Renault won’t update F1 engine during 2020 season

Renault will not update its engine through the 2020 Formula 1 season after opting not to bring a new specification to Austria in a bid to cut costs.

After the opening 10 races for the year were called off due to the COVID-19 pandemic, F1 teams agreed a series of cost-cutting measures for this year, including a freeze on engine development following the first race.

Honda confirmed it had an upgraded power unit ready for the opening race in Austria, while Mercedes has a new specification compared to what would have raced in Australia to improve its reliability.

But neither Ferrari nor Renault have brought an updated power unit to the Red Bull Ring, meaning their specifications will be frozen for the remainder of the season.

Renault F1 team boss Cyril Abiteboul explained that the complicated financial picture as a result of the shortened season had forced some compromises to be made, including shelving engine development.

“[There have been] some trade-offs and some sacrifices that we’ve made in order to manage a crisis that’s been extremely severe,” Abiteboul said.

“We are talking about a very large reduction of the prize fund. We also are having discussions with sponsors that have been very loyal, but that are all facing challenges in their own businesses.

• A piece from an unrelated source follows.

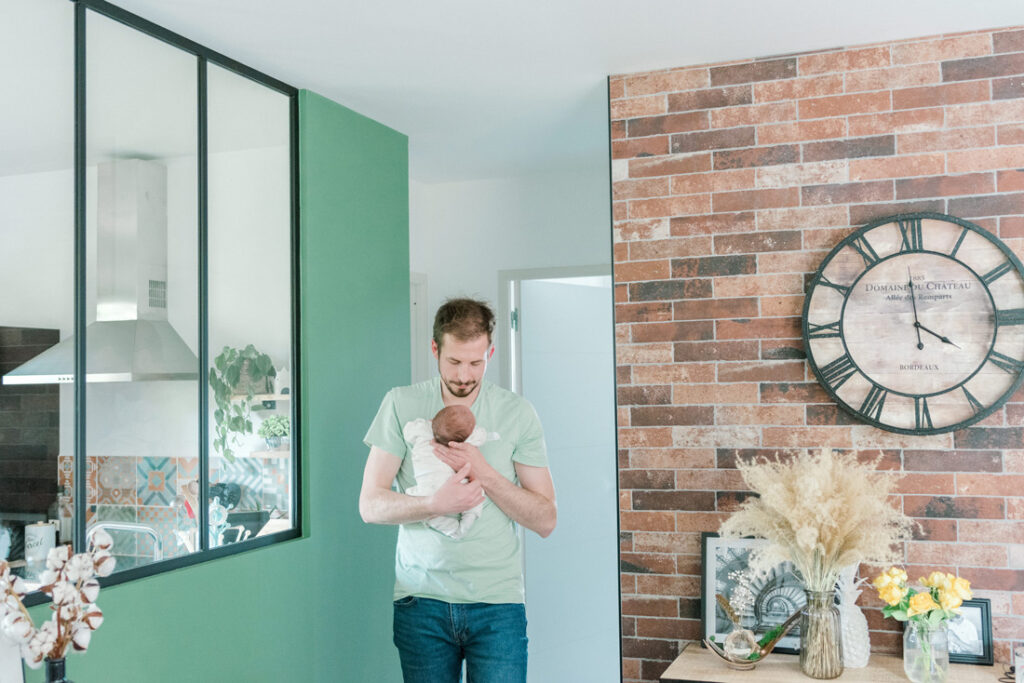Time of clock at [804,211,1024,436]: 3:59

“We had to come up with some decisions, and one of those decisions is that we’re going to pause engine development, focusing on what will be the next step that we will have the opportunity to discuss later. That means don’t expect any engine upgrades for us this year.”

Renault enters the new season aiming to bounce back from a difficult 2019 in which it slipped to fifth place in the constructors’ championship, losing ground on the leading three teams.

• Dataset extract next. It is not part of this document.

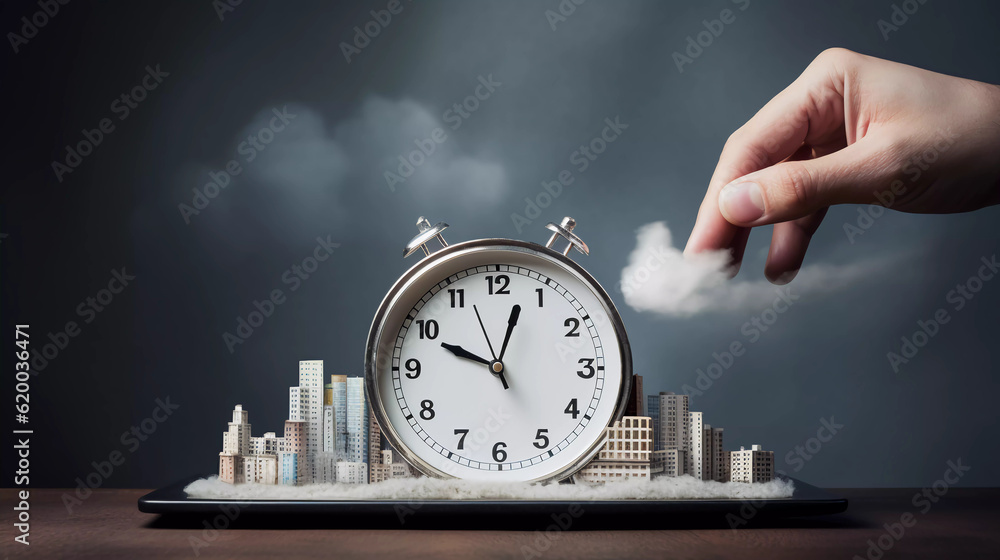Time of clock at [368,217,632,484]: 12:48
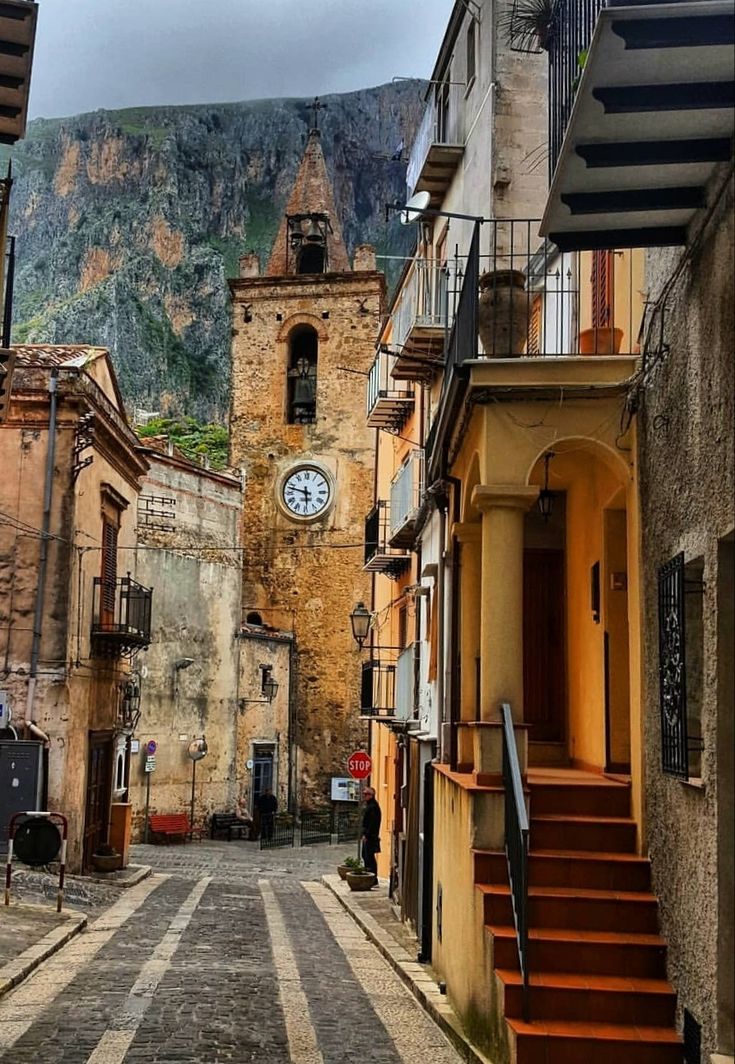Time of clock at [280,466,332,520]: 5:47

Abiteboul said that some “signs of weakness” in the team’s operation had already been identified prior to last season, but was optimistic about its chances of bouncing back.

“If you go back into 2018, yes, we were P4 in the championship, but it was clear that we were not capable of developing at the right pace to catch up with the top teams,” Abiteboul said.

“It was already clear that McLaren was on a very nice trajectory. We had to do a number of changes that led us to change a big part of the technical leadership in Enstone.

“I think the engine has made good progress, I think it’s well-recognised and accepted. We now need to focus on the car, and that’s also part of what we are doing now with the decision we have taken in terms of financial trade-off for the future.

“I am feeling pressure, but equally, I’m feeling also confident about this year, and the ones to come after that.”